Plaintiff is Top Judge; Who Hears Appeal?
It’s a basic premise of constitutional law that litigants are entitled to a fair trial. Thus, when a judge is even peripherally involved in a lawsuit, he or she routinely steps aside and lets another jurist hear the case. But what happens when all the judges in the system are at least peripherally involved in the case?
Unlikely as it might seem, that is precisely the problem faced by the Illinois appellate court system right now, in an ongoing libel case, points out the Chicago Tribune in an editorial today. Brought by the chief justice of the Illinois Supreme Court against the Kane County Chronicle and former columnist Bill Page, the case is now under appeal following a $7 million judgment–since reduced to $4 million–in favor of Chief Justice Robert R.Thomas.

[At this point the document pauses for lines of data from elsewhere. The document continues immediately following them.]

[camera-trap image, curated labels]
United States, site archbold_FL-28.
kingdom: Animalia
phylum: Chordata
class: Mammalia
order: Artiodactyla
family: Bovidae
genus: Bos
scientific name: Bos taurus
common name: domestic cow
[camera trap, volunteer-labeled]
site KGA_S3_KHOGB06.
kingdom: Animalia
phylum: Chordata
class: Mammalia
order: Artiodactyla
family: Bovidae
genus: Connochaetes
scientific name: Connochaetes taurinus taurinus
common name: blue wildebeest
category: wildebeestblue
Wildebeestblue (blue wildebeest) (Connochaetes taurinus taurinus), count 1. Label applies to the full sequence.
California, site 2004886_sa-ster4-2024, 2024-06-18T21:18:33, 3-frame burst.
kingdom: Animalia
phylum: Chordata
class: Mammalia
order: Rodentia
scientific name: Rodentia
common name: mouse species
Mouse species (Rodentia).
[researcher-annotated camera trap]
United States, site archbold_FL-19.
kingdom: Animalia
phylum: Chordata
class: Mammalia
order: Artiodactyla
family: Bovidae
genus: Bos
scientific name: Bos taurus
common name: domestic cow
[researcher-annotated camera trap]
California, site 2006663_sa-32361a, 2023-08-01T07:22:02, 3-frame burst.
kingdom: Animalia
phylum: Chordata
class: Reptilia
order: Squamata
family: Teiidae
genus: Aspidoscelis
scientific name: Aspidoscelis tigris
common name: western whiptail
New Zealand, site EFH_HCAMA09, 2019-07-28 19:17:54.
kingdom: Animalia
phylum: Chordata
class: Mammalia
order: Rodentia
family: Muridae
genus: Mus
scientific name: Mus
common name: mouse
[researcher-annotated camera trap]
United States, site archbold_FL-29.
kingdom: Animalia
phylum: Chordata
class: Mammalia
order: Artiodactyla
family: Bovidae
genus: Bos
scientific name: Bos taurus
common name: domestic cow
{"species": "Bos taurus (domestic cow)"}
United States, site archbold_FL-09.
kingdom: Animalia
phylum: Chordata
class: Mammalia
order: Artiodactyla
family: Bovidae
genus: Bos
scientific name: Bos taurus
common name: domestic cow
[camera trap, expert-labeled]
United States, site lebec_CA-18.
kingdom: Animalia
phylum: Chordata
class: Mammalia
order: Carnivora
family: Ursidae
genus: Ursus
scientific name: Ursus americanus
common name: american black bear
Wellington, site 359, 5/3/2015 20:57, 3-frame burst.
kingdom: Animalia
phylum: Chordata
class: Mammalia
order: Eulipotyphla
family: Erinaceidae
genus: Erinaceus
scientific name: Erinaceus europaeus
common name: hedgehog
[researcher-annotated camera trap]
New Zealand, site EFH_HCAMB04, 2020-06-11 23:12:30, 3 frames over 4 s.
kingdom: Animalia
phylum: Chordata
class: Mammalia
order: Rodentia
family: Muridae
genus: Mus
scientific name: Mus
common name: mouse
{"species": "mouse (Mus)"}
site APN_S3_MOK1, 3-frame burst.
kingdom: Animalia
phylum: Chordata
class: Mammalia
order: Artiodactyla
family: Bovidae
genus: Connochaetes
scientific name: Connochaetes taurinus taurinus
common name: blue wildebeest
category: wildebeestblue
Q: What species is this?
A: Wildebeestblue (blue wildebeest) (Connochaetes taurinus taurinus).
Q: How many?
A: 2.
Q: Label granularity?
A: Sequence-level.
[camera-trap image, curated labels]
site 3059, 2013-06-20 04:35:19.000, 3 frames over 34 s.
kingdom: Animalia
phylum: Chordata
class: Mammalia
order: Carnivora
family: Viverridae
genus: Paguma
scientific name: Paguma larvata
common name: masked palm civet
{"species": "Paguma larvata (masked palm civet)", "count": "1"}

The article, written by Page, had accused Thomas of improper judicial conduct.
But meanwhile the newspaper filed a lawsuit in federal court last week, contending that all seven justices of the state supreme court, three appellate judges and the trial judge are not impartial, because they are colleagues of Thomas, and hence cannot hear the case without violating the Chronicle’s 14th amendment right to a fair trial, reports the Chicago Tribune. By Friday, ironically, the federal judge initially assigned to the case had recused herself, saying that she formerly served on the state appellate court and hence might be perceived as biased, although she thought she could be fair.
While the eventual outcome is uncertain, two things are clear. First, some judge, somewhere, is now going to have to figure out who properly hears an appeal of a state-court case that directly involves, as a plaintiff, the state’s number one judge. Second, whatever happens, this case is unlikely to be finally decided anytime soon.
“Welcome to the libel case from hell,” says today’s Tribune editorial, “a collision of crucial rights that has no obvious outcome – other than a probable claim of injustice from either Thomas or the Chronicle.”